PASSAGE TO READ:
-=-=-
9.19.2015

(no hurry) september

As September started, our calendar was already looking crazy! And now, looking back at it we had at least one thing every single day! 

Something that I had been thinking about was the word "hurry", I know that when I am saying hurry, or other words or phrases like it it's because I am feeling stressed. And I also know that I don't want my children feeling hurried through their childhoods. So with these thoughts in mind I decided to challenge myself to not say the word hurry for the month of September... I wasn't perfect, I said hurry and other things like it 7 times, I kept a tally in my phone, but I can say that this challenge really helped us, especially me, in our daily comings and goings. I made sure to plan enough time so that my children would be able to do things the way they wanted and on their own. When we were out and I was tempted to hurry them along it made me step back and really think about why I felt that way, and pretty much everytime it was because I wanted to do things on my timetable, which I know isn't necessarily the right one. I had so many extra sweet moments with them because I wasn't trying to rush, and just let myself see things more from their sweet perspectives.
-=-=-
EXTRACTED ENTRIES:
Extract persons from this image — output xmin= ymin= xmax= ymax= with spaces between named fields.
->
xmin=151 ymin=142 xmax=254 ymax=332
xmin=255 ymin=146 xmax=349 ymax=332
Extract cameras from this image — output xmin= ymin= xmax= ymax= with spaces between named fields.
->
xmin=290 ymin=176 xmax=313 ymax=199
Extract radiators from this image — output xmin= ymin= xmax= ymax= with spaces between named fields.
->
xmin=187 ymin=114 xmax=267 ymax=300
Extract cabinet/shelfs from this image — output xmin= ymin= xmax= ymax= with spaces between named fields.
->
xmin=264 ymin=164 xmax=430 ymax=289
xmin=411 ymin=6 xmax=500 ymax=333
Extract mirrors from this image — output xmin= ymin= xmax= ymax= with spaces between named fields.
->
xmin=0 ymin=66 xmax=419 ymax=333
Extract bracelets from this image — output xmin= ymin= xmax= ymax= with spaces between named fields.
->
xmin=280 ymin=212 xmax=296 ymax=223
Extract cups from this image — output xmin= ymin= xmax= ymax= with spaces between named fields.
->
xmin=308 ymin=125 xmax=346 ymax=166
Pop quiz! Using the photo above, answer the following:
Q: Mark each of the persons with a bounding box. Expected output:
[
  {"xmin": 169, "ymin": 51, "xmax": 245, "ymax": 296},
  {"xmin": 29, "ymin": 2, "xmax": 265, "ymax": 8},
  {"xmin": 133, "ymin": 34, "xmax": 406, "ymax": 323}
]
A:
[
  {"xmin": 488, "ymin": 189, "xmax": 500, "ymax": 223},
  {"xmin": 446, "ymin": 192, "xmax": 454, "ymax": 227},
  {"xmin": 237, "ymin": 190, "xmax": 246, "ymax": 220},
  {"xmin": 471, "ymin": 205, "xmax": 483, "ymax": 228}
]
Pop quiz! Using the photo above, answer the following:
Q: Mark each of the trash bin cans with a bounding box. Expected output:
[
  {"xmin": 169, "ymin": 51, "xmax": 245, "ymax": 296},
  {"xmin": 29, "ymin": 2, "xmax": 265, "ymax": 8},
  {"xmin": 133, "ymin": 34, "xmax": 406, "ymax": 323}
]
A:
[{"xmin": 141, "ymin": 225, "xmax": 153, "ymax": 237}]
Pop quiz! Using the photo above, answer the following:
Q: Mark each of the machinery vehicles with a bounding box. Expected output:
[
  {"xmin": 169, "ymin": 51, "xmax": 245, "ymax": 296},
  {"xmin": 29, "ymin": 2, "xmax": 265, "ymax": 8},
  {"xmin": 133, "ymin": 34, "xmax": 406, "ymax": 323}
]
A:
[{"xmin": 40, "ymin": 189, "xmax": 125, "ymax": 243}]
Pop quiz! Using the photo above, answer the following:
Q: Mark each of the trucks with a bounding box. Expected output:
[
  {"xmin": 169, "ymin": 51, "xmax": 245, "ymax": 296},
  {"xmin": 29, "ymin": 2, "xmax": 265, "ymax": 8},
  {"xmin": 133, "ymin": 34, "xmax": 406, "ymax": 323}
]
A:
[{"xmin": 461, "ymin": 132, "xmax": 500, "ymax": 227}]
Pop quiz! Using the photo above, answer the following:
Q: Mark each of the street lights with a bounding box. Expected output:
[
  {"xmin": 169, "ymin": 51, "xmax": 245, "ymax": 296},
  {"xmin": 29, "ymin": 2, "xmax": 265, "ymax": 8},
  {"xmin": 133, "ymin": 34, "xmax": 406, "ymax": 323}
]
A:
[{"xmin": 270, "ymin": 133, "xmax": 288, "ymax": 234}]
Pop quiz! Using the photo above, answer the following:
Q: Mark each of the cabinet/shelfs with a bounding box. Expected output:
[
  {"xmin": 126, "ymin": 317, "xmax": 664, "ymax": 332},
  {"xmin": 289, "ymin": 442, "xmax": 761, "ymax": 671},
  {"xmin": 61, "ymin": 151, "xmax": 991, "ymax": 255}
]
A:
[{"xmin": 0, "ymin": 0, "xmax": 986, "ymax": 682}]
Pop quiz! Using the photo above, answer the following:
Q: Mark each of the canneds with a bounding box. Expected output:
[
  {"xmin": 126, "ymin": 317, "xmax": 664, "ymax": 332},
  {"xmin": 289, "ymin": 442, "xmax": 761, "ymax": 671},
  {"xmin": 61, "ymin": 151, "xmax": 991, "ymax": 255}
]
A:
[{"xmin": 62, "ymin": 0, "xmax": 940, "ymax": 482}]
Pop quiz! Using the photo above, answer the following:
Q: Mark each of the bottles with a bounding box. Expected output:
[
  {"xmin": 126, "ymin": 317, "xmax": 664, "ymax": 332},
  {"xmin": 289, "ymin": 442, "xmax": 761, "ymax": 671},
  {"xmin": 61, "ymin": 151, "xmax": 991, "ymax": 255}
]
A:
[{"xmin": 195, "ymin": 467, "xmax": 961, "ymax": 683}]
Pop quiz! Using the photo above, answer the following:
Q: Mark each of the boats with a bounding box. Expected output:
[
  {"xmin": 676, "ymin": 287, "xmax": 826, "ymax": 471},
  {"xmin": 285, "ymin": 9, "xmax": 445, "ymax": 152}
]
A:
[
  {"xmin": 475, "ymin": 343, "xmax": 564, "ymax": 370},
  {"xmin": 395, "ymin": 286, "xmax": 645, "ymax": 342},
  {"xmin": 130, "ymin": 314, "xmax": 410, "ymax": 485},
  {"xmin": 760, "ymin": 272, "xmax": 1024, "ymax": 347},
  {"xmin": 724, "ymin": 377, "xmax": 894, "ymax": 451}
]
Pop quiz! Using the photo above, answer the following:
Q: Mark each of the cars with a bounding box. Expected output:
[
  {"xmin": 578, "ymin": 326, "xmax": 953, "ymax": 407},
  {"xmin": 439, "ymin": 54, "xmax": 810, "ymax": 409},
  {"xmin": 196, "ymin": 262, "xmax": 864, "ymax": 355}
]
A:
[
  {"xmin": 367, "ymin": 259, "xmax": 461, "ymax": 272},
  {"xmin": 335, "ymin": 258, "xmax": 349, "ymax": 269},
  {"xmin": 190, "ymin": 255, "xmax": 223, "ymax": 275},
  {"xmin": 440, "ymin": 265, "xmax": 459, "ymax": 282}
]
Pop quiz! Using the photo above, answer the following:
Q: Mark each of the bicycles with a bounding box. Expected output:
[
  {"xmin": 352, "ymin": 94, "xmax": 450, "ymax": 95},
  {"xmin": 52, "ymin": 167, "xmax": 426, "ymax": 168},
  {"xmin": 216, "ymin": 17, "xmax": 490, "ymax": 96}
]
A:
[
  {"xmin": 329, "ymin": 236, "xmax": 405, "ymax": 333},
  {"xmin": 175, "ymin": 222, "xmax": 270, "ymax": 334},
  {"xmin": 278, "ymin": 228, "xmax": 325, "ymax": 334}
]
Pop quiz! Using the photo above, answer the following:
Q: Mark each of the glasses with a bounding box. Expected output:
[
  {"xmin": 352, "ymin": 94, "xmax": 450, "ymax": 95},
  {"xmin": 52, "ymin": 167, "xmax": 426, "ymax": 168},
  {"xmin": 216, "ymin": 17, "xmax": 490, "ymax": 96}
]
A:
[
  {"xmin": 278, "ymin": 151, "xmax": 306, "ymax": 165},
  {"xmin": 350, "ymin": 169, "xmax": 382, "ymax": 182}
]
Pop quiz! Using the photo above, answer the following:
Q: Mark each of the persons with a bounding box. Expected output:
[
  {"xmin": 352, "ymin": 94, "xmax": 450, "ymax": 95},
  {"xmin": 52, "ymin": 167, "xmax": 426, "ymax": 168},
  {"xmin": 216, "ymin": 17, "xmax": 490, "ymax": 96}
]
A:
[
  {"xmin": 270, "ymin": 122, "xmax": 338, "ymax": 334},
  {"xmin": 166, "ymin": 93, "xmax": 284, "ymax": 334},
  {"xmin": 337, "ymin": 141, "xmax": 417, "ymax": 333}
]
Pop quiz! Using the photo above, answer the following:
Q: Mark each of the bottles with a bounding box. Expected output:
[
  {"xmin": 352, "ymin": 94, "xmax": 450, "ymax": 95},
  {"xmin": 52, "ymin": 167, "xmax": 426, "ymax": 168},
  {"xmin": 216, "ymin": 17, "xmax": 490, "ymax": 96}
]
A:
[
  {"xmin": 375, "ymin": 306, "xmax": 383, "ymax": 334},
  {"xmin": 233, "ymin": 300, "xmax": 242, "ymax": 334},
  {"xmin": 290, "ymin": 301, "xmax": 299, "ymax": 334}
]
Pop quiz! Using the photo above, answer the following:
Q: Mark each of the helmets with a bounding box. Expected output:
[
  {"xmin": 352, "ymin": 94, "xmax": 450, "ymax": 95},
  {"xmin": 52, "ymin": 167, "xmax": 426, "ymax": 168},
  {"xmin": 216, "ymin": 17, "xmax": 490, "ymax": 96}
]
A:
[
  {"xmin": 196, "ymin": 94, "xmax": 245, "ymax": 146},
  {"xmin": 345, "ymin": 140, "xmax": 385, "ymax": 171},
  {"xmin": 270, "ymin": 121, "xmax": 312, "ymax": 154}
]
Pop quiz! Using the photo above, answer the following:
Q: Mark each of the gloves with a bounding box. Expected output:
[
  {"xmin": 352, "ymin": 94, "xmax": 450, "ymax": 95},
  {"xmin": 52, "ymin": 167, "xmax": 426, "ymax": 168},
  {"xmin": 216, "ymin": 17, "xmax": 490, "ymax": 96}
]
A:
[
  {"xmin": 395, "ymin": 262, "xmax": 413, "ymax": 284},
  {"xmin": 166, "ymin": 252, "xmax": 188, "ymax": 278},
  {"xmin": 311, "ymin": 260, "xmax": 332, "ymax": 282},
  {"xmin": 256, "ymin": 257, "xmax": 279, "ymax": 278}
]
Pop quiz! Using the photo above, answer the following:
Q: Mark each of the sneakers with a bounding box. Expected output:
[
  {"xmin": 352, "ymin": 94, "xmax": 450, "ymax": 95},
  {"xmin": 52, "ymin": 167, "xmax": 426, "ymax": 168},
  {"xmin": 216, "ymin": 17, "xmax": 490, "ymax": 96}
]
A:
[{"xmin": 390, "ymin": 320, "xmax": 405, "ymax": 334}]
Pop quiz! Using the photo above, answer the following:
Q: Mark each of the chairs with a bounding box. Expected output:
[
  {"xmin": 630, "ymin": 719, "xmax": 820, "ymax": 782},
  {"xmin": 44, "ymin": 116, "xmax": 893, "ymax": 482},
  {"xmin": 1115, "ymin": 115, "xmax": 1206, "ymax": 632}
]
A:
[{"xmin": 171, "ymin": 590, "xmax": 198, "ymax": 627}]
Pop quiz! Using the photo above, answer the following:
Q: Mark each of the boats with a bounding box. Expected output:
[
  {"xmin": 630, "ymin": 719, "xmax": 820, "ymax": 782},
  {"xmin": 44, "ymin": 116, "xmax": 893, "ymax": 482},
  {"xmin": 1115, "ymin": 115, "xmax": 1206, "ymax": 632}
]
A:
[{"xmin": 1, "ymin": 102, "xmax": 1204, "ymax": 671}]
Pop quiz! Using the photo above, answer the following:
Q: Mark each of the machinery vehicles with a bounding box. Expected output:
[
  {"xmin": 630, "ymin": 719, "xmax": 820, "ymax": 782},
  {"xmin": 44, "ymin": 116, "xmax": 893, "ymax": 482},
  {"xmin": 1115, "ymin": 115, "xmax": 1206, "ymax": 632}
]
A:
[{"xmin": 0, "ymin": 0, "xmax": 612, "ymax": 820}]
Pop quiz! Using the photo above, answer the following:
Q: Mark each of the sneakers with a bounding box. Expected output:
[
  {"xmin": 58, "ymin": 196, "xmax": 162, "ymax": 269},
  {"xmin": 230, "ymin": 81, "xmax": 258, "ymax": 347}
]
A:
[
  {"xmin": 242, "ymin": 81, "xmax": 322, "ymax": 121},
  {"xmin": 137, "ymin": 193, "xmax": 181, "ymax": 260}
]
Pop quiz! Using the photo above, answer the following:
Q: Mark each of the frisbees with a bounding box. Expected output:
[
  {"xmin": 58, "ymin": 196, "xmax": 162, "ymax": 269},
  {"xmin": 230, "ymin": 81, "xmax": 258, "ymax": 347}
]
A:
-=-=-
REQUIRED ACTIONS:
1. Answer these questions using the blog post about September:
(a) How did the writer describe the calendar as September began?
(b) How many times did the writer say hurry or something like it during the month?
(c) Where did the writer keep the tally?
2. Say whether each statement agrees with the blog post about September, and back each answer with the deciding words from the post.
(a) The writer went the whole month without once saying hurry.
(b) The writer planned enough time for the children to do things on their own.
(c) The urge to hurry the children nearly always came from wanting to keep to the writer's own timetable.
3. Quote the blog post about September starting with "(no hurry) september" and going on through "every single day!".

ANSWERS BELOW:
1.
(a) It was already looking crazy, with at least one thing every single day.
(b) Seven times.
(c) In the writer's phone.

2.
(a) No: "I wasn't perfect, I said hurry and other things like it 7 times"
(b) Yes: "I made sure to plan enough time so that my children would be able to do things the way they wanted and on their own."
(c) Yes: "pretty much everytime it was because I wanted to do things on my timetable"

3.
(no hurry) september

As September started, our calendar was already looking crazy! And now, looking back at it we had at least one thing every single day!